Tekst do czytania:
Wiesz :D na co nastawilabym Twoj komputer po formatowaniu ? ...na szalona zabawe ,kolegow, kolezanki , aby czas , ktorego masz teraz za duzo ......

Wiem, wiem, ze to da Ci tylko chwilowe zapomnienie , bo przychodzi wieczor, noc i trzeba oczy wcisnac w poduszke . Tak jest teraz , dzis , jutro , ale za chwile bedzie lzej . Przyjdze moment , ze Twoje mysli poplyna w inna strone , a wtedy juz tylko do przodu! ;) .

Ja wczoraj ,
zeby sie odstresowac pokonalam chyba z 15 km.Wyszlam o godz.19...piekne slonce ...29 stopni (u nas slonce zachodzi po 22) i? .. runda naokolo miasta .

Materiał:

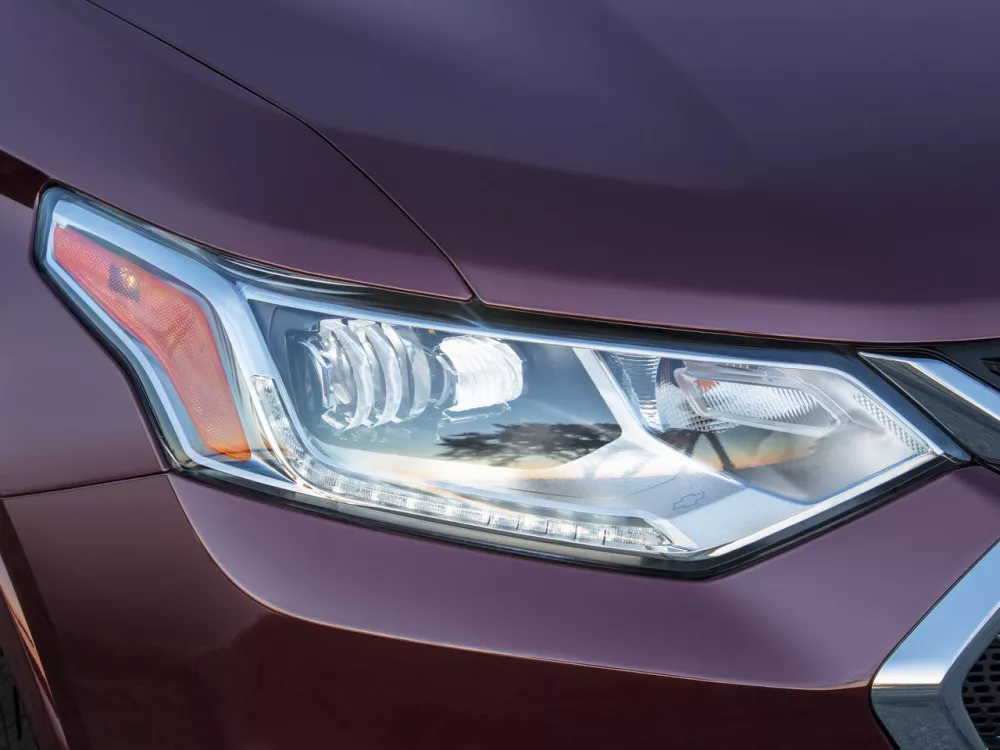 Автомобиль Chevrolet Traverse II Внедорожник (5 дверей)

Polecenie 1: Ile kilometrów, według tekstu do czytania, zostało wczoraj pokonanych, żeby się odstresować?
Polecenie 2: Wznów tekst do czytania od miejsca, w którym się kończy.

Oczekiwana odpowiedź 1: Około 15 km.

Oczekiwana odpowiedź 2:
Po lewej zabudowa , a po prawej ocean . Setki jachtow ...jeden :D wielgasny statek , ktory mnie malo do zawalu nie doprowadzil !(ryknal syrena) przy porcie .

Takie spacerki relaksuja, a chlodna bryza koi mysli. Przyszlam do domu baaardzo zmeczona ,ale usmiechnieta i "czysta" w glowce .

Czy Ty masz kolo Siebie jakis las ,jezioro ? ...natura ...


M.
napisał/a: Mari 2010-05-22 17:45
wrzuce Ci kilka zdiec z ostatniego tygodnia , tylko musze je pomniejszyc :) .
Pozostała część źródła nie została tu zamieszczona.